◆ **PAGE TEXT**:
=-=-=
Views of Elizabeth's friends.
Queen Elizabeth's friends and partisans maintained, on the other hand, that the marriage of King Henry with Catharine was null and void from the beginning, because Catharine had been before the wife of his brother. The circumstances of this marriage were very curious and peculiar. It was his father's work, and not his own. His father was King Henry the Seventh. Henry the Seventh had several children, and among them were his two oldest sons, Arthur and Henry. When Arthur was about sixteen years old, his father, being very much in want of money, conceived the plan of replenishing his coffers by marrying his son to a rich wife. He accordingly contracted a marriage between him and Catharine of Aragon, Catharine's father agreeing to pay him two hundred thousand crowns as her dowry. The juvenile bridegroom enjoyed the honors and pleasures of married life for a few months, and then died.
Circumstances of Henry the Eighth's first marriage.
This event was a great domestic calamity to the king, not because he mourned the loss of his son, but that he could not bear the idea of the loss of the dowry. By the law and usage in such cases, he was bound not only to forego the payment of the other half of the dowry, but he had himself no right to retain the half that he had already received. While his son lived, being a minor, the father might, not improperly, hold the money in his son's name; but when he died this right ceased, and as Arthur left no child, Henry perceived that he should be obliged to pay back the money. To avoid this unpleasant necessity, the king conceived the plan of marrying the youthful widow again to his second boy, Henry, who was about a year younger than Arthur, and he made proposals to this effect to the King of Aragon.
=-=-=
◆ **ENTRIES SUPPLIED**:
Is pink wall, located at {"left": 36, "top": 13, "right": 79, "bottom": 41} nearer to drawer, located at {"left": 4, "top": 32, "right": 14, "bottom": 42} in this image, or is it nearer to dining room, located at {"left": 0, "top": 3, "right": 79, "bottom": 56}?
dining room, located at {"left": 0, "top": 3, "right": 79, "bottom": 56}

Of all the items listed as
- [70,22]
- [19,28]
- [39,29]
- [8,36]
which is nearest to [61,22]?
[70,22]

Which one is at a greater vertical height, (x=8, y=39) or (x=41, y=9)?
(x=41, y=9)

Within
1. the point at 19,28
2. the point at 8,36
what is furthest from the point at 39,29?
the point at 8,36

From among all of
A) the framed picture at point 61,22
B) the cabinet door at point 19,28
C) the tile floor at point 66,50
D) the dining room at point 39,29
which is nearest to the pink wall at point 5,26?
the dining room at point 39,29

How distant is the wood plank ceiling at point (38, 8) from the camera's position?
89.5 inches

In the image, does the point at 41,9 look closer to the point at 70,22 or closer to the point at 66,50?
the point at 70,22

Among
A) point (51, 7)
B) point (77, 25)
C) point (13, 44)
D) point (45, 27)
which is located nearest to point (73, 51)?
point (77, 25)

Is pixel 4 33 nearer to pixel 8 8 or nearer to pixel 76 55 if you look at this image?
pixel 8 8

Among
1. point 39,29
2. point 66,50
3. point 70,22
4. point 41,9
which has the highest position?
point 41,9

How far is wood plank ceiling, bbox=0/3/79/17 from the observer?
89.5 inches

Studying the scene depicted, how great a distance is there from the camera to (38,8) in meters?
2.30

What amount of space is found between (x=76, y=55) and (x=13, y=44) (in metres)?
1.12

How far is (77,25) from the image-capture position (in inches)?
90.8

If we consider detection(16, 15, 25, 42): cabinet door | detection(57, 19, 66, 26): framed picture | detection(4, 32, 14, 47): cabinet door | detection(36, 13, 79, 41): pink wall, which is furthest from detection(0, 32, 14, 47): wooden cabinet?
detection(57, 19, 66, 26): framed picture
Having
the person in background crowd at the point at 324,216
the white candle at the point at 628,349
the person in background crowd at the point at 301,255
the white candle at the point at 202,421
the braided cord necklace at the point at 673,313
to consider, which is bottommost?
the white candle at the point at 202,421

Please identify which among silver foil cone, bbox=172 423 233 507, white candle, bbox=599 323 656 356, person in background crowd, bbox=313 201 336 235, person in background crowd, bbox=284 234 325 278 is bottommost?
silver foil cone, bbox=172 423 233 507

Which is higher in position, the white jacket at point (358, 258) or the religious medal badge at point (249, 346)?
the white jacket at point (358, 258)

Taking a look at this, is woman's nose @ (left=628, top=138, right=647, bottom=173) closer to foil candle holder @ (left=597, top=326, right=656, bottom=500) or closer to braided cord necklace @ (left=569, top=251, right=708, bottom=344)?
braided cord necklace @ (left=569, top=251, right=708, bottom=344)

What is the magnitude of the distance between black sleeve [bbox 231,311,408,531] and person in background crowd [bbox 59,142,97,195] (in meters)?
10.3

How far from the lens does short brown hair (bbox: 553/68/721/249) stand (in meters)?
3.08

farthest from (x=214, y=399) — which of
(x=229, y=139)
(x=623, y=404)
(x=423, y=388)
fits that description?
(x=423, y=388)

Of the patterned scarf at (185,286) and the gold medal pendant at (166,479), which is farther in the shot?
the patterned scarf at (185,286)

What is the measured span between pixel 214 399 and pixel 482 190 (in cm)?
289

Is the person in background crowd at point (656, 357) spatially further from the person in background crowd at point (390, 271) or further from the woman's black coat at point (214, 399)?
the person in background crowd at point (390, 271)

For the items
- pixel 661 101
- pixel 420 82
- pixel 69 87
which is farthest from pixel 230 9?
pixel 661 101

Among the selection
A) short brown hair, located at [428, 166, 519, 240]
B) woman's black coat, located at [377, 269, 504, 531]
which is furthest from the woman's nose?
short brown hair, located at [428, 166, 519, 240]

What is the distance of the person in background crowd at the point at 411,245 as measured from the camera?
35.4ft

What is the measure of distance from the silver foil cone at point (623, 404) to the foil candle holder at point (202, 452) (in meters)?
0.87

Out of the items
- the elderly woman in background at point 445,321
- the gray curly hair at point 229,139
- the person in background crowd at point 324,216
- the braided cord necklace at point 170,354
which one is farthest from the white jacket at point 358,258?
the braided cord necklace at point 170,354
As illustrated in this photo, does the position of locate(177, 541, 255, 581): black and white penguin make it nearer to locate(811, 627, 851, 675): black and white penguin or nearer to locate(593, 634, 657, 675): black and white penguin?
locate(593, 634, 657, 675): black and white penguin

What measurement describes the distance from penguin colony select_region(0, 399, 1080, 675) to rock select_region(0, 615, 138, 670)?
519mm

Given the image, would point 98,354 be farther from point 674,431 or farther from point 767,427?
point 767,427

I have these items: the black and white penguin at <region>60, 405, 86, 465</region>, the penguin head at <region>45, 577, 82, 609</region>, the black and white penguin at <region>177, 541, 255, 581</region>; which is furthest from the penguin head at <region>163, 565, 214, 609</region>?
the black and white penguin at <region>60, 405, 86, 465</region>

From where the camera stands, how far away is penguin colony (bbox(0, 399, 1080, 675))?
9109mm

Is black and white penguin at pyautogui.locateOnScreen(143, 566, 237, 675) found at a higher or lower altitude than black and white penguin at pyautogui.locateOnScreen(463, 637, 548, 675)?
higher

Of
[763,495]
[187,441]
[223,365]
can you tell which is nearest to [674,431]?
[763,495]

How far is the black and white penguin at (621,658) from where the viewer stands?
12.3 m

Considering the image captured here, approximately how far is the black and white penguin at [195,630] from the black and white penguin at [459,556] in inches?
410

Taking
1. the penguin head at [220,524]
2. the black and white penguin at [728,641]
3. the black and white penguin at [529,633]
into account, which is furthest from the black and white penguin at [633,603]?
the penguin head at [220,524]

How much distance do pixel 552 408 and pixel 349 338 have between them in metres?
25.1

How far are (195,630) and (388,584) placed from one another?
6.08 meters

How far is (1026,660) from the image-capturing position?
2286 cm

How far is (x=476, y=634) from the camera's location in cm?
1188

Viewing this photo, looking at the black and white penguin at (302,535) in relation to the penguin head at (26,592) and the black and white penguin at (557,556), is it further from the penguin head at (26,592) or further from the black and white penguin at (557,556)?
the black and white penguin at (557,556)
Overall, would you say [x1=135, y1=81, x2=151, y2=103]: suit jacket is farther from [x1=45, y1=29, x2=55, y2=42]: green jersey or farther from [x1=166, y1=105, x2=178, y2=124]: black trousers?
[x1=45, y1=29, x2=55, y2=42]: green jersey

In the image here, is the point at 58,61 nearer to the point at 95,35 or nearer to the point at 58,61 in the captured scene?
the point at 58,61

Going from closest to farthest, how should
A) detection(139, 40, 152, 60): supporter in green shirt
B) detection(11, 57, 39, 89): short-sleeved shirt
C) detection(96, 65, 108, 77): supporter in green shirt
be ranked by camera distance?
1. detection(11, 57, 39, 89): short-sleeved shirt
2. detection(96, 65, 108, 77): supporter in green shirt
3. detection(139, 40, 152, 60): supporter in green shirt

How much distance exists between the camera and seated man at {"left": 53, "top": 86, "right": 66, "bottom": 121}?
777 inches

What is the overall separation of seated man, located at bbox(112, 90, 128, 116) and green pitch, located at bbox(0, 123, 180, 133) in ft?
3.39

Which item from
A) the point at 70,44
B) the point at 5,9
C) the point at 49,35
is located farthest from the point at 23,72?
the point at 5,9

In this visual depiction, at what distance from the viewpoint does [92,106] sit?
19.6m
=-=-=
◆ **REQUIRED ACTIONS**:
1: Print the stretch from "Circumstances of Henry" through "King of Aragon." in the Henry the Eighth passage, word for word.
2: Using the Henry the Eighth passage, mark each statement yes or no and quote the words that decide it: (a) Catharine's father agreed to a dowry of three hundred thousand crowns. (b) The younger Henry was about a year younger than Arthur. (c) Arthur left a child.
Rely only on the Henry the Eighth passage, not on the data.

◆ **PROBLEM SOLUTIONS**:
1:
Circumstances of Henry the Eighth's first marriage.
This event was a great domestic calamity to the king, not because he mourned the loss of his son, but that he could not bear the idea of the loss of the dowry. By the law and usage in such cases, he was bound not only to forego the payment of the other half of the dowry, but he had himself no right to retain the half that he had already received. While his son lived, being a minor, the father might, not improperly, hold the money in his son's name; but when he died this right ceased, and as Arthur left no child, Henry perceived that he should be obliged to pay back the money. To avoid this unpleasant necessity, the king conceived the plan of marrying the youthful widow again to his second boy, Henry, who was about a year younger than Arthur, and he made proposals to this effect to the King of Aragon.

2:
(a) No: "Catharine's father agreeing to pay him two hundred thousand crowns as her dowry."
(b) Yes: "who was about a year younger than Arthur."
(c) No: "as Arthur left no child."